> [SET OF TASKS]
(1) For the blog post on the best anime of 2006, decide whether each statement agrees with it: (a) the writer watched Mushishi in 2005; (b) Bartender is praised for its theme song; (c) Black Lagoon leans heavily on flashbacks. Answer yes or no for each, and quote the deciding words.
(2) In the blog post on the best anime of 2006, which series does the writer call the worst anime series of the 2000s?
(3) Carry on the blog post on the best anime of 2006 from its last sentence.

Sunday, December 27, 2009

Best of the Decade: 2006

“What happened to 2005″ you ask? 2005, in terms of anime, sucked ass. That year gave us the 00’s worst anime series, Eureka Seven (Yeah, I know I’ll get flack for that, but that’s how I feel.). The only worthwhile series I saw that year was Speed Grapher, and my love of that anime has more to do with the fact that it played out like an anime version of Stanley Kubrick’s Eyes Wide Shut than anything else. I kind of enjoyed Pani Poni Dash, but in retrospect it feels more like a dry run for the far superior Sayonara Zetsubou Sensei (You’ll see that on my 2007 list.). I missed out on Mushishi, which I hear is good, but other than that the year was rife with mediocrity at best.

In comparison, 2006 feels as if God looked down upon the world and said “Sorry, my bad about last year being so crappy. Here’s a bunch of awesome anime to make up for me being such a fucking idiot.”

Many of the “also-rans” from 2006 would easily be “honorable mentions” or even “best of’s” if they aired in other years, particularly Ouran, Coyote Ragtime, and Red Garden. And Bartender has one of the best anime theme songs I’ve ever heard. But they have the “misfortune” of airing during what’s easily the best year of anime ever.

Honorable Mentions

Black Lagoon

Along with Kusanagi and Batou, the relationship between Rock and Revy is one of my favorites amongst anime characters. The scene early in the first season where they light up cigarettes in the back of a taxi is one of the most subtly romantic moments I’ve ever seen in an anime. That scene says more about their feelings towards one another than any number of inner monologues, shy glances, and any other bullshit that you get from your typical “romance” anime. The fact that this scene comes from an homage to action movies says a lot about the (lack of) quality in romance/relationship anime.

It’s these sorts of characterization moments that elevate Black Lagoon. Much like Cowboy Bebop, Ghost in the Shell, and other similar series, Black Lagoon allows the characters’ actions and attitudes develop the characters. While we get a handful of flashbacks in the series, Black Lagoon doesn’t rely upon those sorts of narrative crutches that are over-utilized in anime. We learn more about Rock and the other characters by the way they react to situations, the way they behave, how they talk, and other elements that are worked into the overall plot. We don’t get a long string of details from a character’s past we get brief glimpses that say just as much, if not more, about the character than any expository scene would ever reveal. We see Dutch wiring money to an unknown account in another country. Is he sending money to relatives? Is he doing this mercenary business to help people he loves? Or is he just setting aside money so that when this little group inevitably breaks apart he can quietly escape and live off his plundered goods? It’s situations like that which make for interesting characterization.

> [DATA SECTION]
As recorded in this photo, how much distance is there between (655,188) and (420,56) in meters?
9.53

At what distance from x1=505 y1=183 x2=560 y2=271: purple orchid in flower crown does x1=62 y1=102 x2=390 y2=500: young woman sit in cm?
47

> [RESPONSES TO THE EXERCISE]
(1)
(a) No: "I missed out on Mushishi, which I hear is good"
(b) Yes: "And Bartender has one of the best anime theme songs I’ve ever heard."
(c) No: "Black Lagoon doesn’t rely upon those sorts of narrative crutches that are over-utilized in anime."

(2) Eureka Seven.

(3)
Another key element to Black Lagoon’s success is time period. There’s several hints that the series takes place in the early 90’s. There’s a reference to a new Dracula movie coming out, and Coppola’s Dracula came out in 1992. Pretty sure the picture of the magazine that talks about this Dracula movie looks a lot like Gary Oldman’s version of Drac. The time period is important because the early 90’s were the last few years of the dominance of the sort of the action movies of which Black Lagoon is an homage. Stallone, Willis, and Schwarzenegger were still big box office draws and their breed of action movie was still favored by the public. This was before the likes of The Matrix, super hero movies, and Michael Bay flicks (Armageddon, etc) “ruined” this breed of movie. Placing Black Lagoon during the very time period where the Die Hard series, John Woo’s blood operas, and other big time action movies were still very relevant in the public eye is a brilliant stroke. It almost makes Black Lagoon nostalgic for this era, wishing we could go back to a “simpler” time when gunplay was about badasses shooting up shit and getting off on getting bloodied up.

Even when Black Lagoon allows modern tropes to seep into the mix, the series does this to subvert those tropes rather than celebrate them. Roberta is a perfect example of this. She appears to be a quiet, demure, subservient “maid” character. She’s polite has the whole glasses-girl thing going. She play up to several otaku fetishes. Then she turns around and goes El Mariachi on a group of South American thugs. Her umbrella, a device a cute girl will use to hide her face, is turned into a shotgun. It’s no longer a prop for someone’s moe fetish, it’s become a dealer of cold-blooded death. Her Rei Ayanami-like persona is subverted as well when her emotionless motions morph into something reminiscent of a T-1000 from Terminator 2. Even Rock can’t help but remark about how she seems to be like a character from a movie. Everything that would be a stereotype that would allure a certain facet of fandom is turned into an action movie stereotype, and in the process those otaku tropes are completely subverted, much to the pleasure of an action-loving fan such as myself.

All of this, coupled with numerous action scenes that would be beautifully executed in a normal live action movie, makes Black Lagoon one of the smartest action shows of all time. In that regard it’s the Die Hard of anime. That’s a very lofty comment as far as I’m concerned.

Welcome to the NHK

Welcome to the NHK is a perfect companion piece to Genshiken. Both series deal with the idea of “fandom,” but while Genshiken is a love letter to the positive aspects of being a fan, NHK deals with the negative aspects and the downward spiral one can be faced with when fandom and its associated vices become the sole focal point of one’s life.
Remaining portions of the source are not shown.